The bird flu virus H5N1 has mutated into a form that makes it more infectious to humans, increasing the risk of a human pandemic, researchers have found.

The changes, which only affect the virus circulating in Europe and Africa, are worrying although they have not yet transformed it into a pandemic strain, Yoshihiro Kawaoka, of the University of Wisconsin-Madison, who led the research, said.

The outbreak of avian influenza caused by the lethal virus H5N1 began in Asia in 2003 and spread around the world, leading to the slaughter of hundreds of millions of birds.

More than 30 countries have reported outbreaks in the last year, mostly in wild birds such as swans. The virus has infected 329 people since 2003, of whom 201 have died, according to the World Health Organisation.

Governments have responded to the threat by stockpiling millions of doses of the anti-flu drug, Tamiflu, and preparing emergency plans for dealing with a pandemic.

In the UK, the disease broke out on a Bernard Matthews turkey farm in Suffolk and more than 100,000 poultry were culled after the virus was apparently imported from Hungary. But there have been no human cases in the UK or Europe.

Writing in the Public Library of Science journal, PLoS Pathogens, Dr Kawaoka and colleagues say recent samples of virus taken from birds in Europe and Africa all carry the mutation, which makes the virus more likely to grow in the nose and throat of humans.

"I don't like to scare the public, because they cannot do very much," Dr Kawaoka tolds the Reuters news agency. "But at the same time it is important to the scientific community to understand what is happening."
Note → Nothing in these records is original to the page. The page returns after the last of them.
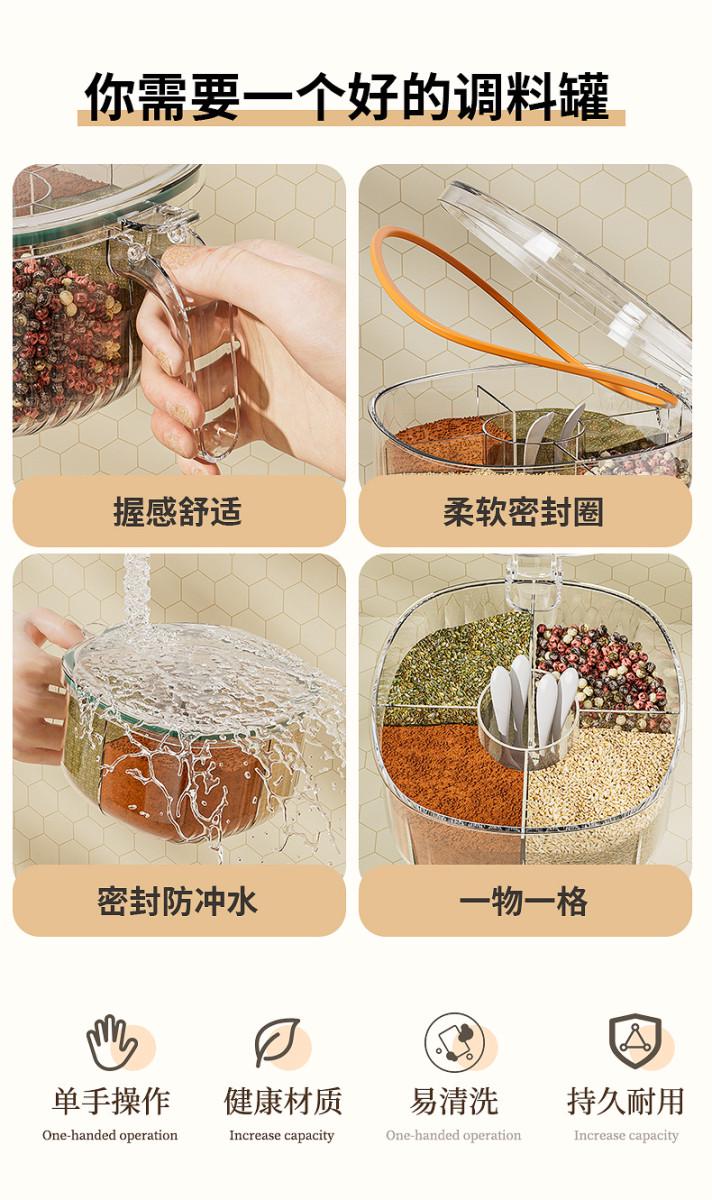 你需要一个好的调料罐

握感舒适

柔软密封圈

密封防冲水

一物一格

单手操作
One-handed operation

健康材质
Increase capacity

易清洗
One-handed operation

持久耐用
Increase capacity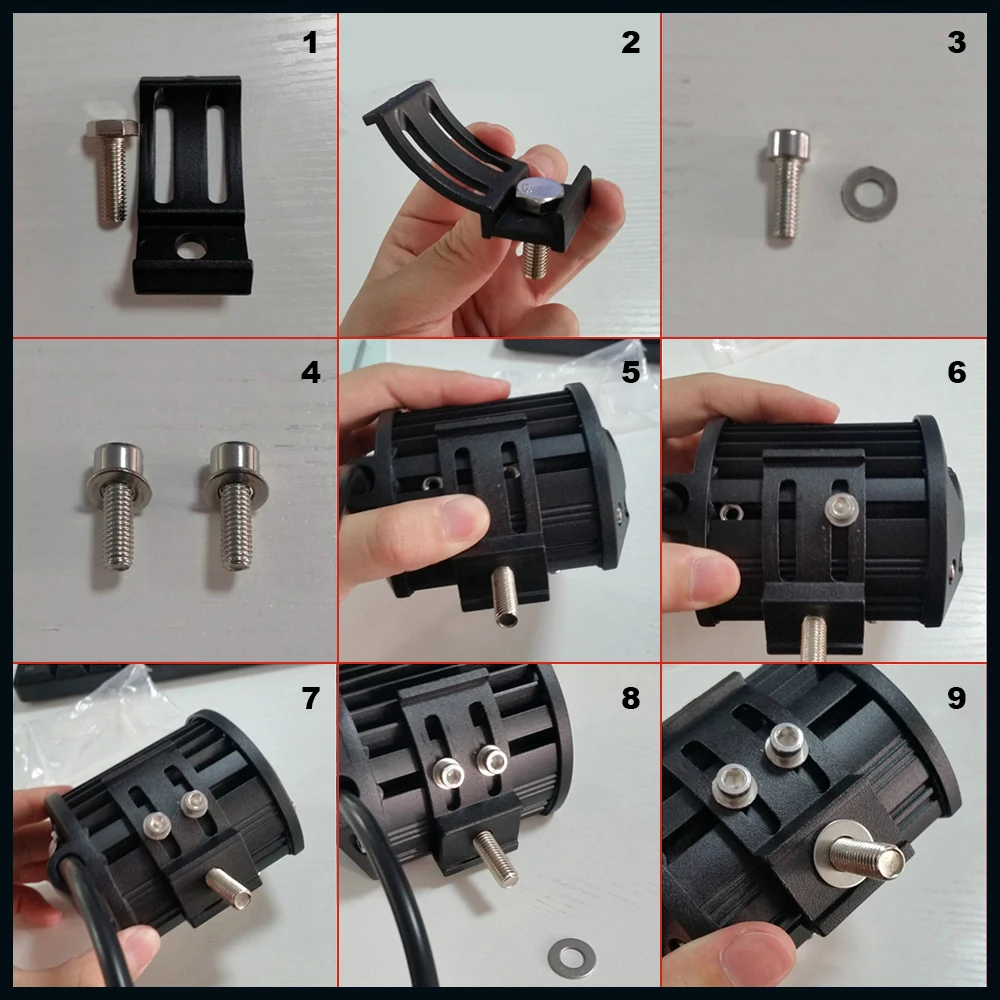 1

2

3

4

5

6

7

8

9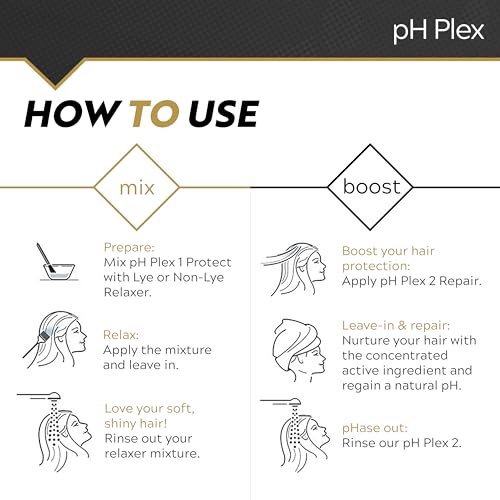 pH Plex

HOW TO USE

mix

Prepare:
Mix pH Plex 1 Protect with Lye or Non-Lye Relaxer.

Relax:
Apply the mixture and leave in.

Love your soft, shiny hair!
Rinse out your relaxer mixture.

boost

Boost your hair protection:
Apply pH Plex 2 Repair.

Leave-in & repair:
Nurture your hair with the concentrated active ingredient and regain a natural pH.

pHase out:
Rinse our pH Plex 2.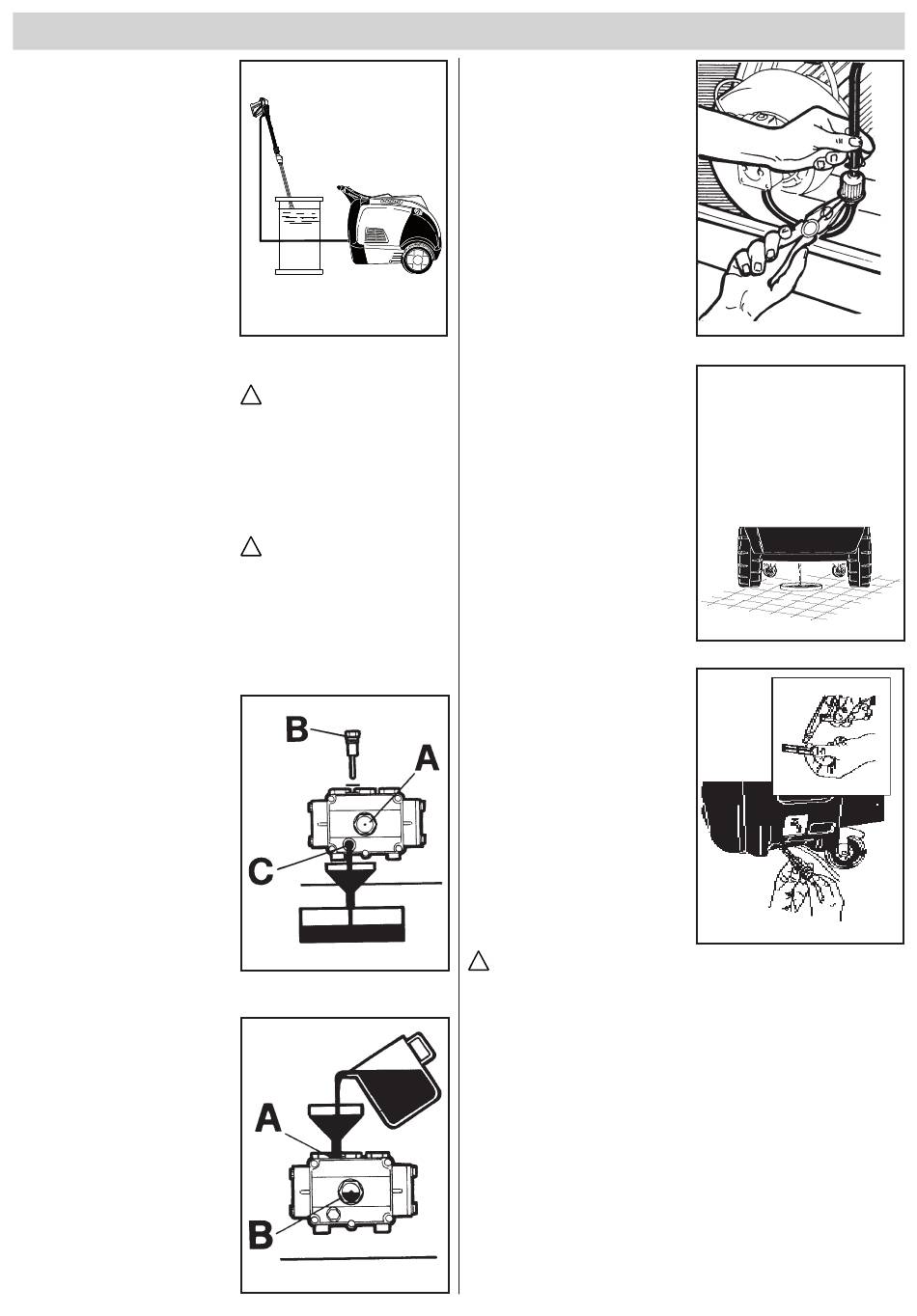 B

A

C

A

B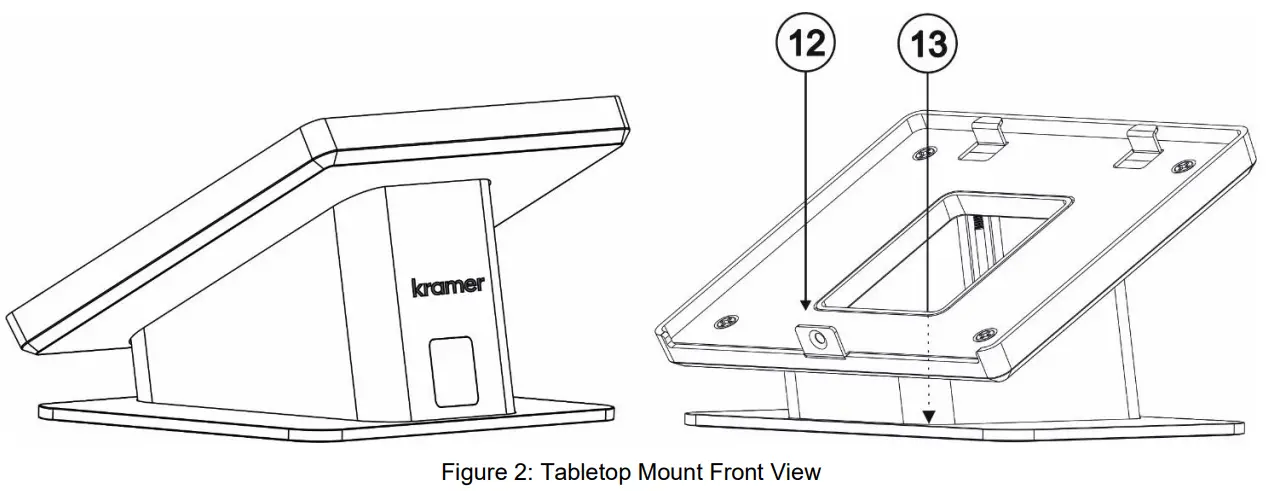 kramer

12

13

Figure 2: Tabletop Mount Front View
Humans have a lower body temperature than birds and the avian virus finds it difficult to grow in the cooler conditions of the human throat. The mutated virus is better adapted to these cooler conditions, making transmission more likely.

"The viruses circulating in Europe and Africa all have this mutation," Dr Kawaoka said. "So they are the ones that are closer to human-like flu."

All flu viruses are evolving constantly and other mutations were necessary to convert H5N1 avian flu into a human pandemic strain, he said.

European specialists are divided about the likelihood of a human pandemic caused by the H5N1 virus. Sceptics say that as the virus has been circulating for four years, and if it were going to mutate into a pandemic strain it would have done so by now.

Those of a gloomier cast of mind say the risk is still high that it could evolve into a lethal strain that would kill on the scale of the 1914 pandemic when an estimated 40 million people died.

Professor Angus Nicoll, the flu co-ordinator at the European Centre for Disease Prevention and Control in Stockholm, said: "Agnostics like me are in the middle. My view is that we have to prepare for a pandemic even though we haven't seen any changes in the behaviour of the virus in the field."

Scientists are agreed that, even if the H5N1 strain does not cause a human pandemic, it is likely that a future strain will do so. There were three pandemics in the last century – in 1918, 1957 and 1968 – and more are expected.

Professor Nicoll said countries were having to decide whether to buy newly developed vaccines against H5N1. Some such as Finland and Switzerland, had placed large orders, but that involved gambling on a human pandemic caused by the H5N1 strain happening in the next few years. Other countries, including the UK, had ordered smaller amounts for certain groups in the population. "It is a difficult choice," Professor Nicoll said.